> _Task statement_:
Locate each line of the listing below that contains the word "object" and copy those lines in full.

> _Given entries_:

--------

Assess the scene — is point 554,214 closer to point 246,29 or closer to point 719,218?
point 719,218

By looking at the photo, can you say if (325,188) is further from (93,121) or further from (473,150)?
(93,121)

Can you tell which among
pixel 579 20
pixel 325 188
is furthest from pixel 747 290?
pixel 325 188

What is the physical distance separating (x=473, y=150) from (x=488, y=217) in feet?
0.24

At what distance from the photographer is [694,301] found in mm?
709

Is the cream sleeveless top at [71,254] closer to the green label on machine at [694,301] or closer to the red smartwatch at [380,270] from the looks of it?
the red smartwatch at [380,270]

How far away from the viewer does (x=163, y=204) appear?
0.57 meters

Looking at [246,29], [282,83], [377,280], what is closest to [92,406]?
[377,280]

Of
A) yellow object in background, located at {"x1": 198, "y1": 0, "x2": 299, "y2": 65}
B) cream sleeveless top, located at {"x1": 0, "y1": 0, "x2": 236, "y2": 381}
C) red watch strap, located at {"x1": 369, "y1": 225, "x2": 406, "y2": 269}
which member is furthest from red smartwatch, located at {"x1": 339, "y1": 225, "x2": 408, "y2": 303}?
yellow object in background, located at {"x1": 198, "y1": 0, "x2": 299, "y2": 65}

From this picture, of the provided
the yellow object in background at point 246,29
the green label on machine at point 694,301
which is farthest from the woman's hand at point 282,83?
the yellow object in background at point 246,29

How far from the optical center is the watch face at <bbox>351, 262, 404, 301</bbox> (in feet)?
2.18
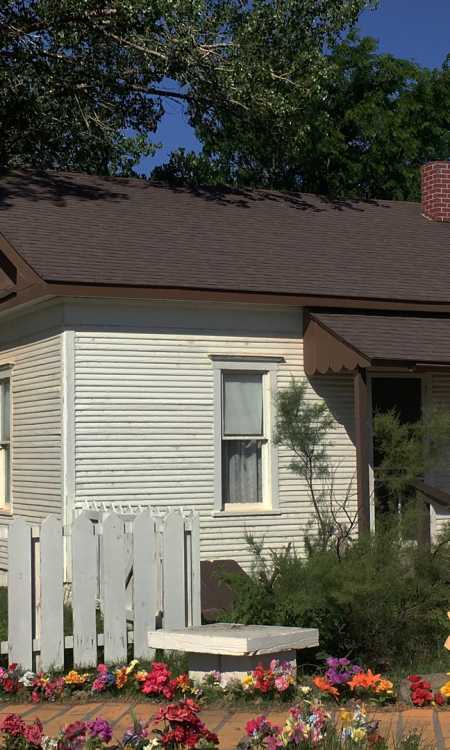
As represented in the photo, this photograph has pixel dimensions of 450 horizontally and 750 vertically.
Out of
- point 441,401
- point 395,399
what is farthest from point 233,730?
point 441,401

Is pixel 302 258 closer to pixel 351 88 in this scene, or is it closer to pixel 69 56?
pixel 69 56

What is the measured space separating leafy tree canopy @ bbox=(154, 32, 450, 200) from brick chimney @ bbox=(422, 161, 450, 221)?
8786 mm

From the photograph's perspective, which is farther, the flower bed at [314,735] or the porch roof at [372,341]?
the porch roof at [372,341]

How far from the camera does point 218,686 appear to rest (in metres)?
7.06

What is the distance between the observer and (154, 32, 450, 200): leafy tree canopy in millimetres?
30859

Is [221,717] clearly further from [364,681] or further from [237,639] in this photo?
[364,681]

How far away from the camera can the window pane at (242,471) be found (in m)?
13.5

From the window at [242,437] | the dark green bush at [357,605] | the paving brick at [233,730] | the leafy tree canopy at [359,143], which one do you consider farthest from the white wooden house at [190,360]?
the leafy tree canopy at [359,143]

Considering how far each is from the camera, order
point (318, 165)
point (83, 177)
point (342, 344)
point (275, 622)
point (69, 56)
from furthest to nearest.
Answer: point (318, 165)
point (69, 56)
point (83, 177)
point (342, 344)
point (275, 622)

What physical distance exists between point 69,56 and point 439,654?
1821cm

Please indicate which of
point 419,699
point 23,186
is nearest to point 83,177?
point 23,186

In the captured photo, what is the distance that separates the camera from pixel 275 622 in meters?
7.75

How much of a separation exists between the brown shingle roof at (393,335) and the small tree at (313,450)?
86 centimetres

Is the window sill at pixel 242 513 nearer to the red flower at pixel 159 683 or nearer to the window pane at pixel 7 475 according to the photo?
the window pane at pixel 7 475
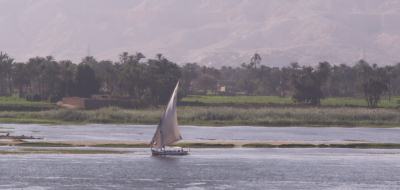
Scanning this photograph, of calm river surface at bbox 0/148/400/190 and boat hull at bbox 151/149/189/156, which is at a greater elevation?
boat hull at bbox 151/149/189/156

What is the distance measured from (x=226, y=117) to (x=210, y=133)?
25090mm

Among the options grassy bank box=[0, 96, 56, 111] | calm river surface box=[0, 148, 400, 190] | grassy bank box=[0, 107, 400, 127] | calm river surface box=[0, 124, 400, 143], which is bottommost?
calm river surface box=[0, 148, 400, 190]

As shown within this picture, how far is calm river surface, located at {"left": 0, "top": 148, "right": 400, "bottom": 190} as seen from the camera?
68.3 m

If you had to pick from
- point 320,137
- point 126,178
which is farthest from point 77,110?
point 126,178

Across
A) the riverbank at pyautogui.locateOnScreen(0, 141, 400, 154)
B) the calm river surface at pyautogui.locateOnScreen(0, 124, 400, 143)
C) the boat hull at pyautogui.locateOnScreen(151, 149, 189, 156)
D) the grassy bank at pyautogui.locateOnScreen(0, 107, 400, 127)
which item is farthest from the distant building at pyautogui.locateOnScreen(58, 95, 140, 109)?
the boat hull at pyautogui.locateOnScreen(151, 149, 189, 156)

--------

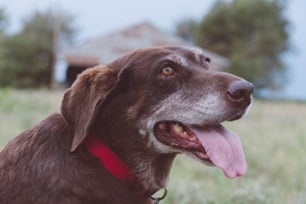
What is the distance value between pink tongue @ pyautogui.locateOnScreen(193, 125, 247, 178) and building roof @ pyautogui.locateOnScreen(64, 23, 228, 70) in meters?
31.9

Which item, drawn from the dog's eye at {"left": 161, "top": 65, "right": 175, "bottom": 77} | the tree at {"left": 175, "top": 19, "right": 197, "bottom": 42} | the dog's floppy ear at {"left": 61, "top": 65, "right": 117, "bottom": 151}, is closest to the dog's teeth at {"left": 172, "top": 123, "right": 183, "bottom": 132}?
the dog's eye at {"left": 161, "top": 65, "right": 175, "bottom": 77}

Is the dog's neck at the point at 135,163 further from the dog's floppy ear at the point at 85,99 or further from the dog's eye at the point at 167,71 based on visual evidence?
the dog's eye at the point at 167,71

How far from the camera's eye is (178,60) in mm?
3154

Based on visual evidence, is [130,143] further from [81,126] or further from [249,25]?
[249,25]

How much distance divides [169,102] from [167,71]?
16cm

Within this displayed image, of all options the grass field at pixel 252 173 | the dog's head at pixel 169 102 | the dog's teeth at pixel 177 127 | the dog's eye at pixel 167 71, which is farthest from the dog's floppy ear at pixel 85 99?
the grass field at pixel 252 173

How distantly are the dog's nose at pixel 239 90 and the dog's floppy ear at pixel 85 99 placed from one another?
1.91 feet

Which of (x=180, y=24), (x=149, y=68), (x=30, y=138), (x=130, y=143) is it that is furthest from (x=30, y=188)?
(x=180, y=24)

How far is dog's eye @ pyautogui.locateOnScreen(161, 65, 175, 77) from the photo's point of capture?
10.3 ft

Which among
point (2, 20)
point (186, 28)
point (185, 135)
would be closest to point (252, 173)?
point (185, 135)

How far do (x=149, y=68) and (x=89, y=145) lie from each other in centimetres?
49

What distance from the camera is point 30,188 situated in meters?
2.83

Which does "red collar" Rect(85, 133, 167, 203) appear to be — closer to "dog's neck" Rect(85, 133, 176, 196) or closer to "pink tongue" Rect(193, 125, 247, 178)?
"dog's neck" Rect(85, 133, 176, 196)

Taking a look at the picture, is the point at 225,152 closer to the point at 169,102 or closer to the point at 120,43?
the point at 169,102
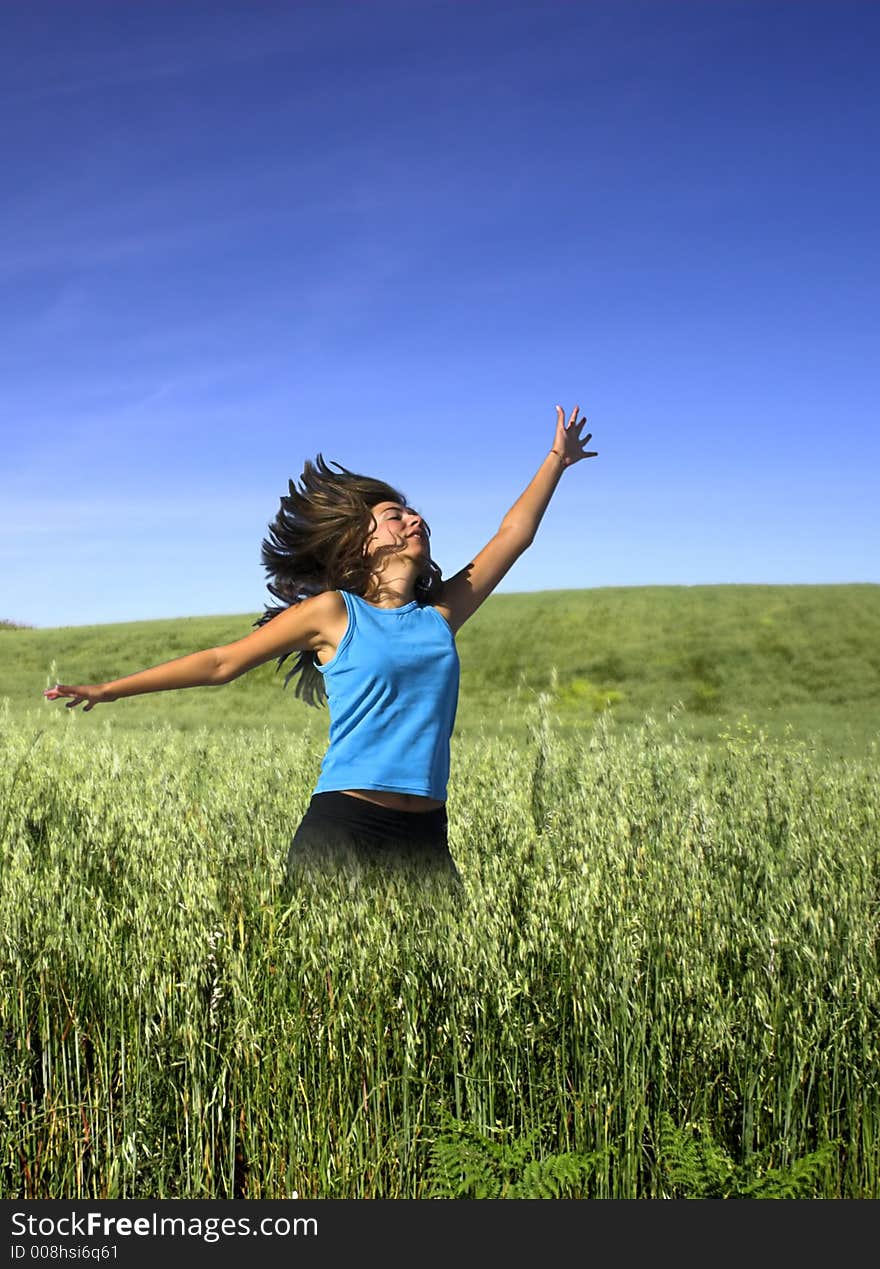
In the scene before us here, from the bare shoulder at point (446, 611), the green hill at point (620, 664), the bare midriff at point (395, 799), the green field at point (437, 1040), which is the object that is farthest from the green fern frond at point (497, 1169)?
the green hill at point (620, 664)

--------

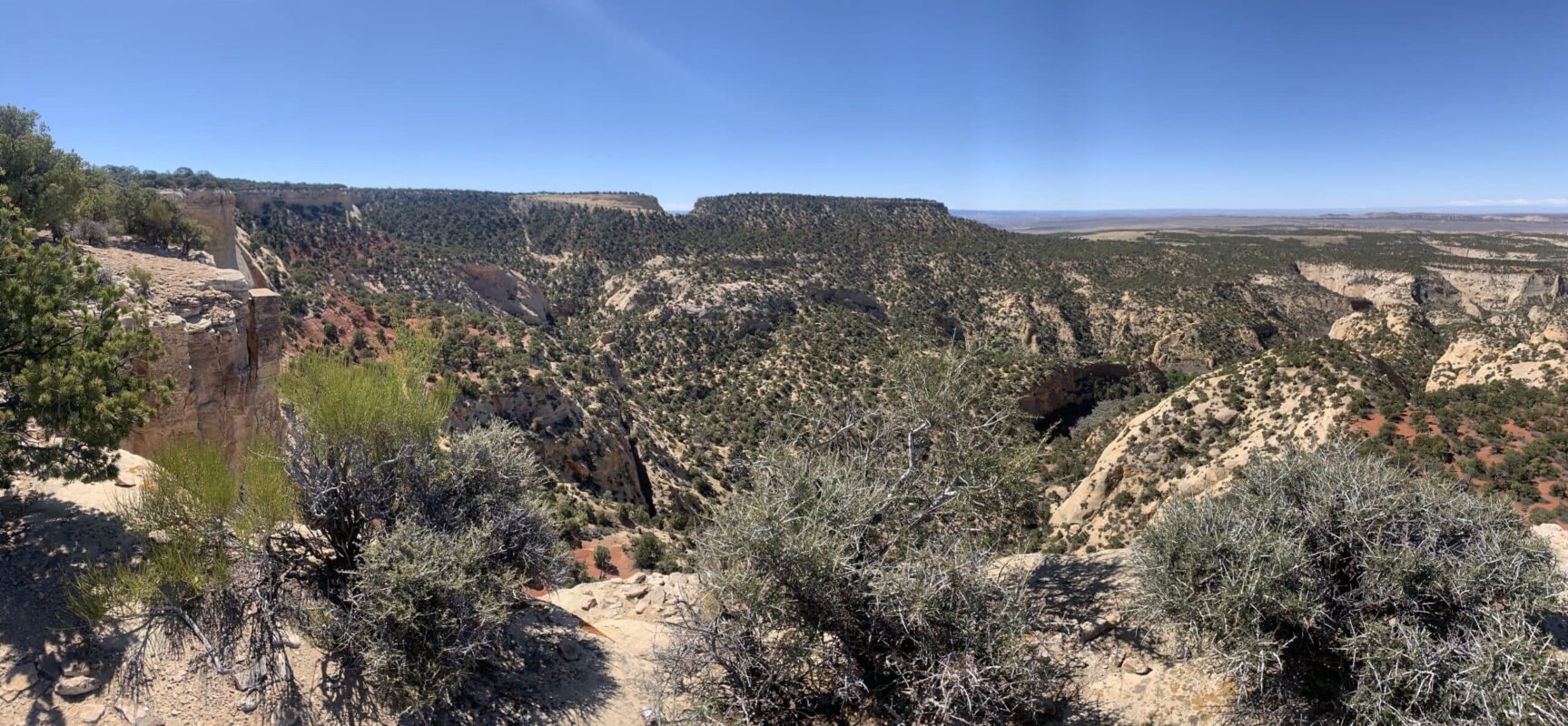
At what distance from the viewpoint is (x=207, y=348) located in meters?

--------

> _Response below_:
A) yellow object in background, located at {"x1": 198, "y1": 0, "x2": 299, "y2": 65}
yellow object in background, located at {"x1": 198, "y1": 0, "x2": 299, "y2": 65}
the yellow object in background at point 246,29
the yellow object in background at point 246,29
In the scene before us here, from the bare shoulder at point (446, 611), the green hill at point (620, 664), the bare midriff at point (395, 799), the green field at point (437, 1040), which is the object that is farthest from the green fern frond at point (497, 1169)?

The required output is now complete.